Les témoignages s’achèvent, puis le président d’Alliance Vita, Tugdual Derville, prend la parole. «Je m’adresse aux députés», lance-t-il. «Oui à une loi pour les soins, non à une loi sur l’euthanasie et le suicide assisté». Le projet de loi, initialement présenté sous la forme d’un seul texte, a été divisé en deux documents en commission, à la demande du premier ministre François Bayrou. «Mais c’est incompatible», martèle le dirigeant de l’association. «Soigner, c’est aider à vivre jusqu’au terme de la vie, sans acharnement thérapeutique ni euthanasie». 

« Soigner, c’est aider à vivre jusqu’au terme de la vie, sans acharnement thérapeutique ni euthanasie ». 
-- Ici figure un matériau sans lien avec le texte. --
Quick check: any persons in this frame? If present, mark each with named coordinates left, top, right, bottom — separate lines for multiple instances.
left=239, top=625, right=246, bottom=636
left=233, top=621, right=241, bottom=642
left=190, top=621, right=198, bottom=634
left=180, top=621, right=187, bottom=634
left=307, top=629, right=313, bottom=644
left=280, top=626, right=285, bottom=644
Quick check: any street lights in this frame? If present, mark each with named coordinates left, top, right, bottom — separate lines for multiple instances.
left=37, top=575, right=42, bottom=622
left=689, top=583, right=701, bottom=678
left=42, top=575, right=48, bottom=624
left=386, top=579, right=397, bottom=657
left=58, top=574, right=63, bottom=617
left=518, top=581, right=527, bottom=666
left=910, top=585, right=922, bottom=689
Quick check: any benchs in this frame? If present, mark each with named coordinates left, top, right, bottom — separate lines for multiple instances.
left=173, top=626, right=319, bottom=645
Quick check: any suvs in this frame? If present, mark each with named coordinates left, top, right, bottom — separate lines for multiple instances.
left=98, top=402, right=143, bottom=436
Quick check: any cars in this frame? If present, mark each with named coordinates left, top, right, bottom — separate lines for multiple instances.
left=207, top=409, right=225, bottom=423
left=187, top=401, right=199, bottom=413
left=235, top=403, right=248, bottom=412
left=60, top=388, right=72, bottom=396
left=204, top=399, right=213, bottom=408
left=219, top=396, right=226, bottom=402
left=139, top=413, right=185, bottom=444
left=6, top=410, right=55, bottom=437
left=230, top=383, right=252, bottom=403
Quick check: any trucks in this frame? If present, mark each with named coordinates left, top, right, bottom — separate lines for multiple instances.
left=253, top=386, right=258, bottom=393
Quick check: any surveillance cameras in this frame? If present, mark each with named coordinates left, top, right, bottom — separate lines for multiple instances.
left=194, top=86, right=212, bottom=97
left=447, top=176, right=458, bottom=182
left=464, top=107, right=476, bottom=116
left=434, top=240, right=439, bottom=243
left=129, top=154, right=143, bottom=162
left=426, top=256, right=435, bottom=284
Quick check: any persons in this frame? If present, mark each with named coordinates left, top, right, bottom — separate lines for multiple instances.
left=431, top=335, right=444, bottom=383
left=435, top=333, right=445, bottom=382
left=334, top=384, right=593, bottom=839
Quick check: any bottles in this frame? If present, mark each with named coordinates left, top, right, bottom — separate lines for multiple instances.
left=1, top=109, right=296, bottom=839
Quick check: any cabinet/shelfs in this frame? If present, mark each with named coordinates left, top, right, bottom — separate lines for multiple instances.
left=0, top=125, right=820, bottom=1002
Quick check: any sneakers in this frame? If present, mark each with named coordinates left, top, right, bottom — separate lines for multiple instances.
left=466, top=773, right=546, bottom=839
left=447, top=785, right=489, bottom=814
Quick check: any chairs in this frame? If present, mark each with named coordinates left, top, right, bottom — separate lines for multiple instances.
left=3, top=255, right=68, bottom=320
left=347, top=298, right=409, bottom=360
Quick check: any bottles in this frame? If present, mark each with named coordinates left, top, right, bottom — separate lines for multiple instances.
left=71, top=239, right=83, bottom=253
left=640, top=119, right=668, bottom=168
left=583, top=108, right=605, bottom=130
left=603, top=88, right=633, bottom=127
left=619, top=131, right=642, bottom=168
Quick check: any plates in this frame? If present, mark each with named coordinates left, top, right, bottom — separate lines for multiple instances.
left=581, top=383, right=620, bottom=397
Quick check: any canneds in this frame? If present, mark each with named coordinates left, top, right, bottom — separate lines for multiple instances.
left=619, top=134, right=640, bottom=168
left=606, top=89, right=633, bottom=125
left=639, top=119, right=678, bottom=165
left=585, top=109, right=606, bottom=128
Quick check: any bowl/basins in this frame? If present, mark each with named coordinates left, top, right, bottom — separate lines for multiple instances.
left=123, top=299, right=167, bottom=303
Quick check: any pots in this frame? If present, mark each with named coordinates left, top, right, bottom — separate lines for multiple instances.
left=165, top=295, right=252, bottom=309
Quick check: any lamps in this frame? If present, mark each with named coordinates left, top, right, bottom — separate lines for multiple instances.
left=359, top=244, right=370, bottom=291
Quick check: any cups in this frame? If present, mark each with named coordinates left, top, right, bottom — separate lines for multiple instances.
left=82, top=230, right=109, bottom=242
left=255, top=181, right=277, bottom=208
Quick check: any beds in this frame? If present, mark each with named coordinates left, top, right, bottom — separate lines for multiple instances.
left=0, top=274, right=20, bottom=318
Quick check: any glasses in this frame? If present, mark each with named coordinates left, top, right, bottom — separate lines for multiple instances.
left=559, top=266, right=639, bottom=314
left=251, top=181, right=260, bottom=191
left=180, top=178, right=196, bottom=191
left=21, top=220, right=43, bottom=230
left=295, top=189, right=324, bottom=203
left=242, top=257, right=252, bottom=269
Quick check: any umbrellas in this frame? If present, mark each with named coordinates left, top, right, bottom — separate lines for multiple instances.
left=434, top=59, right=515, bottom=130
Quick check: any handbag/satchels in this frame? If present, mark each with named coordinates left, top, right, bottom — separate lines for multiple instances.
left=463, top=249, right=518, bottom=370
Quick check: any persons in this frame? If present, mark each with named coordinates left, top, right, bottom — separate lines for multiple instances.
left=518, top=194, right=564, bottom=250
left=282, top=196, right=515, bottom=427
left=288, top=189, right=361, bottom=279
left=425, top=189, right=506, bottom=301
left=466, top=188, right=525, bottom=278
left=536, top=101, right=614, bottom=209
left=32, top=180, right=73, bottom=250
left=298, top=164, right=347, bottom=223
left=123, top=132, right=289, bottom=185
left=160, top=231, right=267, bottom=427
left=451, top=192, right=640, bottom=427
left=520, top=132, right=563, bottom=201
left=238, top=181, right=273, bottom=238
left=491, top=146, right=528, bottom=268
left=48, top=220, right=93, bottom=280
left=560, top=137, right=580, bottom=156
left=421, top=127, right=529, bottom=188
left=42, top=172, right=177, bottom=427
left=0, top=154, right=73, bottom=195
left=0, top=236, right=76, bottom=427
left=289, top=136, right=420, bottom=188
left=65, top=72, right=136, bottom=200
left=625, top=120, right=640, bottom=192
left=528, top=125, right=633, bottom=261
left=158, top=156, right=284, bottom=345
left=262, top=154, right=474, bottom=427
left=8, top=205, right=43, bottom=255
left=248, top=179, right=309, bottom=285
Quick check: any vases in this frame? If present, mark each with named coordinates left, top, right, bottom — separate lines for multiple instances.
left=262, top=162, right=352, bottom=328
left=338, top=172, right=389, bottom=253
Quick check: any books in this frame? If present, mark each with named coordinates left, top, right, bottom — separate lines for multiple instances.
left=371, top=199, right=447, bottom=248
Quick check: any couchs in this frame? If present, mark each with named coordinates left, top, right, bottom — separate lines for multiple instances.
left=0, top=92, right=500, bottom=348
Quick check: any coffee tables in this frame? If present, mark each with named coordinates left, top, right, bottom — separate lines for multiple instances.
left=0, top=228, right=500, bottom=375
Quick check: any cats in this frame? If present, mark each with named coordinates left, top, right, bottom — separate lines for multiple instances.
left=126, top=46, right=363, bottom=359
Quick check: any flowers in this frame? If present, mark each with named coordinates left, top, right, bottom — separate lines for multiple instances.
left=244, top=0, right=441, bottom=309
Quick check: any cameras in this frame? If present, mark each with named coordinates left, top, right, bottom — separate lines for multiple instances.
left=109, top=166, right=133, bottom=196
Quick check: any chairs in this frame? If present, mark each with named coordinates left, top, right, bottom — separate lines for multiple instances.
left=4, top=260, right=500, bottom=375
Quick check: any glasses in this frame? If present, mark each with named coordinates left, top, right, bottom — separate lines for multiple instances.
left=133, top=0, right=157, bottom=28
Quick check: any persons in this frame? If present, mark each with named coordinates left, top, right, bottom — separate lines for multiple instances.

Tugdual Derville, président d’Alliance Vita

En cause également, les critères d’éligibilité des patients à l’aide à mourir. Après l’examen en commission, le critère du pronostic vital engagé «à court ou moyen terme» a été supplanté par la notion de «phase avancée ou terminale». Les opposants à cette loi craignent ainsi un élargissement progressif de l’accès à la mort. «C’est d’autant plus grave que les mots “euthanasie” et “suicide” sont soigneusement dissimulés, avertit Tugdual Derville. Les digues que la loi prétend poser sont en papier mâché. Elles sauteront l’une après l’autre». Et d’ajouter : «La loi ferait intrusion dans la vie de chaque patient fragile. Elle le rendrait éligible à la mort injectée sans une évaluation précise du pronostic». «Le manque de cadre permet toutes les dérives, ajoute Geneviève. Dans ce contexte de manque de soins, les personnes en situation de précarité pourraient y avoir accès par défaut de soins.»

L’inscription du suicide assisté dans la loi serait en outre une issue pour les personnes isolées et en détresse psychologique, d’autant que «le processus interdit tout recours aux proches», ajoute Tugdual Derville. «La souffrance psychologique est un sésame pour l’administration du suicide. Tout patient isolé pourrait être victime de ce critère». Les opposants pointent l’aspect précipité du processus, au cours duquel le patient a deux semaines pour faire seul son choix, entre suicide assisté et euthanasie. «Le médecin devra décider seul, en toute urgence, sans recourir à un psychologue ou un psychiatre», s’inquiète le président de l’association. Les députés débattront sur le contenu des deux textes pendant deux semaines, avant un vote solennel le 27 mai pour chacun d’eux. À moins qu’Emmanuel Macron n’annonce consulter les Français sur ce sujet brûlant de société par la voie du référendum.

*Le prénom a été modifié.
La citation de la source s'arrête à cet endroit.